_SOURCE MATERIAL_:

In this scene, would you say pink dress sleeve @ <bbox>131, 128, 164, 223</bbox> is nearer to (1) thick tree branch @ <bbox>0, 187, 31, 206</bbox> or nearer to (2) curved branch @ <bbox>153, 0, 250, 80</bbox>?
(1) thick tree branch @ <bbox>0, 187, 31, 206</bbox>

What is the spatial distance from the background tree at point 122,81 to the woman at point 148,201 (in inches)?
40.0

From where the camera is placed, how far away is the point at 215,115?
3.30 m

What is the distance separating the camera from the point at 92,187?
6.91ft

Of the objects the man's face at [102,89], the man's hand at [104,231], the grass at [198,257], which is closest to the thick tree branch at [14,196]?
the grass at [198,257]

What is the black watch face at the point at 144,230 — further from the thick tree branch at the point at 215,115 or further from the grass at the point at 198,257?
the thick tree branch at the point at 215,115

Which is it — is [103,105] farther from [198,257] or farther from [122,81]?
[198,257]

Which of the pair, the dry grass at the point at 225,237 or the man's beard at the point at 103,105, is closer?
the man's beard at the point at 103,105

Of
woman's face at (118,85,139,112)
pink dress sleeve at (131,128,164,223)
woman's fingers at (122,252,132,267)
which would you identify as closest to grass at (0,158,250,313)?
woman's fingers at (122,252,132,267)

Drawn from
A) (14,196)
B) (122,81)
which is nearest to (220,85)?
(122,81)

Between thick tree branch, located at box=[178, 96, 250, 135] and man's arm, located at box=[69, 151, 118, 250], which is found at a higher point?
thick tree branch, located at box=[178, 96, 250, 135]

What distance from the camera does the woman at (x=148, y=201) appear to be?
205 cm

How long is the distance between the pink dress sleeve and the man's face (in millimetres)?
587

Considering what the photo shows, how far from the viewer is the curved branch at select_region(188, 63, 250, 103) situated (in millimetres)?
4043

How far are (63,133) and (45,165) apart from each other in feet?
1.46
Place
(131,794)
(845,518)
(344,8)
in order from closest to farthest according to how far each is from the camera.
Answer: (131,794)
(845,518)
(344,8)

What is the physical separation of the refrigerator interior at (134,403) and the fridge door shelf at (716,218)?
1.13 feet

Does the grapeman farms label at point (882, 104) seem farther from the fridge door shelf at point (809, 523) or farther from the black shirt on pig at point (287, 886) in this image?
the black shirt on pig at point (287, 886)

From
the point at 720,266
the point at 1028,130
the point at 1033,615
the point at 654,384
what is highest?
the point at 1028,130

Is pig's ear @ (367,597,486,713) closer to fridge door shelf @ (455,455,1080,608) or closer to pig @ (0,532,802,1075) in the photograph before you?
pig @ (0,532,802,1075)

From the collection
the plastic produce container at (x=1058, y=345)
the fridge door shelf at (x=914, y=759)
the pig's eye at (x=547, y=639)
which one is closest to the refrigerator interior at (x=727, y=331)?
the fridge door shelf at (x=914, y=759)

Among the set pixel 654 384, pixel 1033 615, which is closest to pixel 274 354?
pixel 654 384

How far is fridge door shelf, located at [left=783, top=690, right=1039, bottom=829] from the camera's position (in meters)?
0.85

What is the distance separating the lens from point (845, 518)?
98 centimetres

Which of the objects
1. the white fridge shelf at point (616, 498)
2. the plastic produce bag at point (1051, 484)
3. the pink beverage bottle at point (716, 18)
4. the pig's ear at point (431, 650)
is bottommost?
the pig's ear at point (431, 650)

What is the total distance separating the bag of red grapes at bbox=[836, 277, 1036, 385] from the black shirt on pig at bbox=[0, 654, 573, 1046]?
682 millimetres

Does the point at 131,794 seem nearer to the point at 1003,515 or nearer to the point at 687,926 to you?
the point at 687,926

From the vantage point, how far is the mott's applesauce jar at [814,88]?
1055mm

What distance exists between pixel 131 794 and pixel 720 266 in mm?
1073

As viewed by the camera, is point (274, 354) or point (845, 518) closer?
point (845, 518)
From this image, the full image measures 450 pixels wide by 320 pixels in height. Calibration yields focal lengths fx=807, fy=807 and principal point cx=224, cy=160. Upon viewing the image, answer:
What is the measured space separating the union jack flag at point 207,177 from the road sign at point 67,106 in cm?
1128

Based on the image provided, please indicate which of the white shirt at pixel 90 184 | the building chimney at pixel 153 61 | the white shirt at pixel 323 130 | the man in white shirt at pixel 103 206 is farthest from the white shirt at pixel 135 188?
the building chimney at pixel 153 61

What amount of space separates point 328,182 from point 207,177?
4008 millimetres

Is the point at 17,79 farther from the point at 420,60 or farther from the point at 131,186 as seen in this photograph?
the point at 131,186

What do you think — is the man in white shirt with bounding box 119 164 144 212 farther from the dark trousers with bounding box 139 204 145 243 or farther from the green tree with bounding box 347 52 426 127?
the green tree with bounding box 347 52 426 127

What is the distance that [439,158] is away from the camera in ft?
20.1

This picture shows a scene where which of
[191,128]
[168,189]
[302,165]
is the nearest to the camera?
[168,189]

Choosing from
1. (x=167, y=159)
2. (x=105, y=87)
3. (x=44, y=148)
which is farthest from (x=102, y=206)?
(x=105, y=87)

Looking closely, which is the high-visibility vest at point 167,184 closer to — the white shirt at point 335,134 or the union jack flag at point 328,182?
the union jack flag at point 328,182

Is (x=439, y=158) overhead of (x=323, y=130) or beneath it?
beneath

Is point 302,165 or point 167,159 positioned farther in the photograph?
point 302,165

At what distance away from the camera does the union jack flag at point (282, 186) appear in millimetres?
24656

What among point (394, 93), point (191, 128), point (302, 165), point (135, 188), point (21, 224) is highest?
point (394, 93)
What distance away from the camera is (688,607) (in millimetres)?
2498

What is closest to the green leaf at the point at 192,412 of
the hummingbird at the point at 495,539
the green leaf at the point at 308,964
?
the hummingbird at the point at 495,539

_EXERCISE PROMPT_:
Give the data again, exactly as it stands.

_TASK OUTPUT_:
In this scene, would you say pink dress sleeve @ <bbox>131, 128, 164, 223</bbox> is nearer to (1) thick tree branch @ <bbox>0, 187, 31, 206</bbox> or nearer to (2) curved branch @ <bbox>153, 0, 250, 80</bbox>?
(1) thick tree branch @ <bbox>0, 187, 31, 206</bbox>

What is the spatial distance from the background tree at point 122,81 to the woman at point 148,201 (in inches)?
40.0

From where the camera is placed, how far away is the point at 215,115?
3.30 m

What is the distance separating the camera from the point at 92,187?
6.91ft

Of the objects the man's face at [102,89], the man's hand at [104,231], the grass at [198,257], which is closest to the thick tree branch at [14,196]?
the grass at [198,257]

What is the black watch face at the point at 144,230 — further from the thick tree branch at the point at 215,115 or further from the grass at the point at 198,257?
the thick tree branch at the point at 215,115

Which is it — is [103,105] farther from [198,257] or farther from [122,81]?
[198,257]

Which of the pair, the dry grass at the point at 225,237 or the man's beard at the point at 103,105, is closer?
the man's beard at the point at 103,105

Of
woman's face at (118,85,139,112)
pink dress sleeve at (131,128,164,223)
woman's fingers at (122,252,132,267)
which would you identify as closest to grass at (0,158,250,313)?
woman's fingers at (122,252,132,267)

Drawn from
A) (14,196)
B) (122,81)
which is nearest to (220,85)?
(122,81)

Between thick tree branch, located at box=[178, 96, 250, 135] and man's arm, located at box=[69, 151, 118, 250], which is found at a higher point?
thick tree branch, located at box=[178, 96, 250, 135]

What distance from the camera does the woman at (x=148, y=201) appear to be?
205 cm

How long is the distance between the pink dress sleeve and the man's face (in millimetres)?
587

Considering what the photo shows, how far from the viewer is the curved branch at select_region(188, 63, 250, 103) situated (in millimetres)?
4043

How far are (63,133) and (45,165) apart from each other in feet?
1.46
Place
(131,794)
(845,518)
(344,8)
in order from closest to farthest according to how far each is from the camera.
Answer: (131,794)
(845,518)
(344,8)

What is the physical separation of the refrigerator interior at (134,403) and the fridge door shelf at (716,218)?
1.13 feet

Does the grapeman farms label at point (882, 104) seem farther from the fridge door shelf at point (809, 523) or farther from the black shirt on pig at point (287, 886) in this image?
the black shirt on pig at point (287, 886)

From
the point at 720,266
the point at 1028,130
the point at 1033,615
the point at 654,384
what is highest?
the point at 1028,130

Is pig's ear @ (367,597,486,713) closer to fridge door shelf @ (455,455,1080,608) or closer to pig @ (0,532,802,1075) in the photograph before you?
pig @ (0,532,802,1075)

From the collection
the plastic produce container at (x=1058, y=345)
the fridge door shelf at (x=914, y=759)
the pig's eye at (x=547, y=639)
which one is closest to the refrigerator interior at (x=727, y=331)?
the fridge door shelf at (x=914, y=759)

Among the set pixel 654 384, pixel 1033 615, which is closest to pixel 274 354?
pixel 654 384

How far is fridge door shelf, located at [left=783, top=690, right=1039, bottom=829] from the camera's position (in meters)?
0.85

What is the distance separating the lens from point (845, 518)?
98 centimetres

Which of the objects
1. the white fridge shelf at point (616, 498)
2. the plastic produce bag at point (1051, 484)
3. the pink beverage bottle at point (716, 18)
4. the pig's ear at point (431, 650)
is bottommost?
the pig's ear at point (431, 650)

What is the total distance separating the bag of red grapes at bbox=[836, 277, 1036, 385] from the black shirt on pig at bbox=[0, 654, 573, 1046]?
682 millimetres

Does the point at 131,794 seem nearer to the point at 1003,515 or nearer to the point at 687,926 to you?
the point at 687,926

From the vantage point, how far is the mott's applesauce jar at [814,88]?
1055mm

What distance exists between pixel 131 794 and pixel 720 266 in mm?
1073

As viewed by the camera, is point (274, 354) or point (845, 518) closer?
point (845, 518)
From this image, the full image measures 450 pixels wide by 320 pixels in height. Calibration yields focal lengths fx=807, fy=807 and principal point cx=224, cy=160. Upon viewing the image, answer:
What is the measured space separating the union jack flag at point 207,177 from the road sign at point 67,106 in cm?
1128

Based on the image provided, please indicate which of the white shirt at pixel 90 184 | the building chimney at pixel 153 61 | the white shirt at pixel 323 130 | the man in white shirt at pixel 103 206 is farthest from the white shirt at pixel 135 188?
the building chimney at pixel 153 61

What amount of space separates point 328,182 from point 207,177?
4008 millimetres

Is the point at 17,79 farther from the point at 420,60 or farther from the point at 131,186 as seen in this photograph?
the point at 131,186

What do you think — is the man in white shirt with bounding box 119 164 144 212 farther from the dark trousers with bounding box 139 204 145 243 or farther from the green tree with bounding box 347 52 426 127?
the green tree with bounding box 347 52 426 127

What is the distance that [439,158] is away from the camera in ft?
20.1

This picture shows a scene where which of
[191,128]
[168,189]
[302,165]
is the nearest to the camera?
[168,189]

Choosing from
1. (x=167, y=159)
2. (x=105, y=87)
3. (x=44, y=148)
which is farthest from (x=102, y=206)?
(x=105, y=87)

Looking closely, which is the high-visibility vest at point 167,184 closer to — the white shirt at point 335,134 or the union jack flag at point 328,182?
the union jack flag at point 328,182

Is (x=439, y=158) overhead of (x=323, y=130) or beneath it?
beneath

Is point 302,165 or point 167,159 positioned farther in the photograph?
point 302,165

At what distance away from the camera does the union jack flag at point (282, 186) appear in millimetres?
24656

What among point (394, 93), point (191, 128), point (302, 165), point (135, 188), point (21, 224) is highest?
point (394, 93)
What distance away from the camera is (688,607) (in millimetres)?
2498

What is closest to the green leaf at the point at 192,412 of
the hummingbird at the point at 495,539
the green leaf at the point at 308,964
?
the hummingbird at the point at 495,539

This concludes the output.